SEAS Alum Joe Lincoln Shares How to Engineer a Successful Career
When students graduate from the School of Engineering and Applied Science they take with them much more than just a degree and ability to obtain a good job. As is the case with GU alumnus Joe Lincoln, they gain a mindset and ability to thrive anywhere and make learning a life-long adventure.
Lincoln graduated from Gonzaga with a B.S. in Electrical Engineering in 1988. He went on to co-found e5 Solutions Group -- now Serrala -- which uses the SAP Treasury technology to help companies maximize their return on financial investments, reduce risk, streamline critical finance operations, and improve corporate performance.
Lincoln says he believes Gonzaga’s strong balance between technical and liberal arts enables him to walk the line among non-technical and tech people, covering the business spectrum. His company is based on this balance. “We work with clients to translate business requirements into technical solutions,” he said. “I have been able to teach my employees these valuable skills that I learned during my years at GU.”
Obtaining a good job following graduation is on the mind of most Gonzaga students. Lincoln believes the education he received at GU allowed him to do this, but more importantly taught him to appreciate different perspectives, learn, adapt, and master, ultimately opening immense opportunities. “I have been told, and I preach the same thing now, that engineering degrees can be used in many different career fields because you are taught to learn,” he shared. “Employers like this because it takes less time to train engineers.” His hope is that students realize an engineering degree doesn’t just have one technical career path, but rather opens up opportunities to a wide range of career alternatives.”
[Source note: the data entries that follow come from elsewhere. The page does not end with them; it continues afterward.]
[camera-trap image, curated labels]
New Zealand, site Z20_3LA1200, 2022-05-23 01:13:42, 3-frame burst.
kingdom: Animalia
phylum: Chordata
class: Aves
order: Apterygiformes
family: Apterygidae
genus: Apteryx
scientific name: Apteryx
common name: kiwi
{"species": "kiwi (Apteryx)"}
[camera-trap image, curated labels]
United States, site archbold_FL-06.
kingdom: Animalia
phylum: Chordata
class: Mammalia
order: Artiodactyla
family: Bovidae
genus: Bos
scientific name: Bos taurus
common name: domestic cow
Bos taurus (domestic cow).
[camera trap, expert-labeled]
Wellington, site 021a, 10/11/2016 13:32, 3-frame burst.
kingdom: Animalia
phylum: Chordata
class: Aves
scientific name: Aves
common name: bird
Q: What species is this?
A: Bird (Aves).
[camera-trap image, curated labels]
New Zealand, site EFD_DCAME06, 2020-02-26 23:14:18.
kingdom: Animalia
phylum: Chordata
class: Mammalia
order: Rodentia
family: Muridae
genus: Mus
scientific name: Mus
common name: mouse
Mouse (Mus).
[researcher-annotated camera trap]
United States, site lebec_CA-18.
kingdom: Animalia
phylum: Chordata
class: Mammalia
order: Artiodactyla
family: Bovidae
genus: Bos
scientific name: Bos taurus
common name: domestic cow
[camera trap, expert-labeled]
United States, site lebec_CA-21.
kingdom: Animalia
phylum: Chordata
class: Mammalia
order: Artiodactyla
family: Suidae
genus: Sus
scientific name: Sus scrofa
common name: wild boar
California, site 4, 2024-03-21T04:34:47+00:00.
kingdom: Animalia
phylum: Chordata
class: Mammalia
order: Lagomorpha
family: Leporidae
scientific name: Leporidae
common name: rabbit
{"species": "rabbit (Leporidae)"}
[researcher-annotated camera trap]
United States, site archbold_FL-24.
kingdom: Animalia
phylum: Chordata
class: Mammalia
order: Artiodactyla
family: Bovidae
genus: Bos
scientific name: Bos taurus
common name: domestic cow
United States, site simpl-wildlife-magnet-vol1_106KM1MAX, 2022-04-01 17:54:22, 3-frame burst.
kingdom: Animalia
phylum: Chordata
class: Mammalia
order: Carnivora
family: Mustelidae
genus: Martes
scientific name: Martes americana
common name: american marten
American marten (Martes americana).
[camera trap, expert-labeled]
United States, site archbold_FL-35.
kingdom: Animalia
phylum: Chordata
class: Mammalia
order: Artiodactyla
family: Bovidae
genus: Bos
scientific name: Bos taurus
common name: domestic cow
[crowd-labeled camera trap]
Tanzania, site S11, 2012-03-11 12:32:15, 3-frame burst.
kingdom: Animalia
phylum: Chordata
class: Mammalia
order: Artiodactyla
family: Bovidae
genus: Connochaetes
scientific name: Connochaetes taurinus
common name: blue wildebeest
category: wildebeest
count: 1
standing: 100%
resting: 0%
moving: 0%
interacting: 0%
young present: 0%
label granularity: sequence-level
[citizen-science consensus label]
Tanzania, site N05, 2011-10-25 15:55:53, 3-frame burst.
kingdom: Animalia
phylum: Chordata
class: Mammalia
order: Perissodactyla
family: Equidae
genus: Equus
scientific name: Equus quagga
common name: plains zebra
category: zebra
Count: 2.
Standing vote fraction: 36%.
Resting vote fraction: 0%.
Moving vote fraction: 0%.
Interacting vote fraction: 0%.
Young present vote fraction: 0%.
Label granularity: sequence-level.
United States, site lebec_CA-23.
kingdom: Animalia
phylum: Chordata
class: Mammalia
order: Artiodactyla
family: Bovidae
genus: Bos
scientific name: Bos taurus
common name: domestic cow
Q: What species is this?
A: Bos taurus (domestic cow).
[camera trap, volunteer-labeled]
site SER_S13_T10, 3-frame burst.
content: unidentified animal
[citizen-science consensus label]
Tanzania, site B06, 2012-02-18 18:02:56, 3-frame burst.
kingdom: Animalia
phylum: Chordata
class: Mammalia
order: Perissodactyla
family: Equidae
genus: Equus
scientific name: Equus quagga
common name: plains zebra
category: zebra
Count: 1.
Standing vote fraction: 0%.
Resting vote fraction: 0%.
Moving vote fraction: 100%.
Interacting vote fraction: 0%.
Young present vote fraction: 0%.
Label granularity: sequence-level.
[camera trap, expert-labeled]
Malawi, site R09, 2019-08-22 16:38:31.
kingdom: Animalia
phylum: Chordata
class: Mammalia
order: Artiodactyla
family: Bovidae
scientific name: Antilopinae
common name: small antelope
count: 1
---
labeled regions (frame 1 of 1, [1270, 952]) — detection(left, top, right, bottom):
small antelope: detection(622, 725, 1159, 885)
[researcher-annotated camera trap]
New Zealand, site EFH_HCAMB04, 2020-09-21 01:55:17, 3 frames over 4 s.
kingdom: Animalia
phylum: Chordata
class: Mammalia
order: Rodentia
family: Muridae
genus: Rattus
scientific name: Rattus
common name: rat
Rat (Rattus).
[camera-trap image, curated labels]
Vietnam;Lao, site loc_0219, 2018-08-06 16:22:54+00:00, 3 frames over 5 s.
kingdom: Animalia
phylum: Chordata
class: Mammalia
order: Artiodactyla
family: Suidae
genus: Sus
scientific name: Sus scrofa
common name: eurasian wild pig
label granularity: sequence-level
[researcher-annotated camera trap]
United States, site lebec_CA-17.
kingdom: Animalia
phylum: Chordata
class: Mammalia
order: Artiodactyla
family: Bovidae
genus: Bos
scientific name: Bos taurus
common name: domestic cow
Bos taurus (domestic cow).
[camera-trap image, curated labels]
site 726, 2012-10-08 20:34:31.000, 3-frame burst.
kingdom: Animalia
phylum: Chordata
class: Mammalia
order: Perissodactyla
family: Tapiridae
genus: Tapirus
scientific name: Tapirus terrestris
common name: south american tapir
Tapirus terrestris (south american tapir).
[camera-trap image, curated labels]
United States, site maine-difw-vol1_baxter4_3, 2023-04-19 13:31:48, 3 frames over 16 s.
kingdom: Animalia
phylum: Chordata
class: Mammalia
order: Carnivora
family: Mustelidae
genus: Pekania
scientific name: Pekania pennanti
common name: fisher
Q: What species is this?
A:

In February 2016, Lincoln participated in the SEAS Ed and Bunny Renouard Distinguished Lecture Series. He hopes students who heard his lecture saw that the ability to approach a problem with flexible, varying perspectives leads to better solutions. “Thinking outside the box and realizing you can learn something new, even after 30 years, are both significant ideas to keep in mind,” he said.
Lincoln also serves on the Engineering/Applied Science Executive Council (EASEC). “I joined the council because I hope to offer a unique perspective to a traditional engineering education,” he said. The world is a much different place than when he graduated 30 years ago, and he seeks to use his experiences to help shape future curriculum.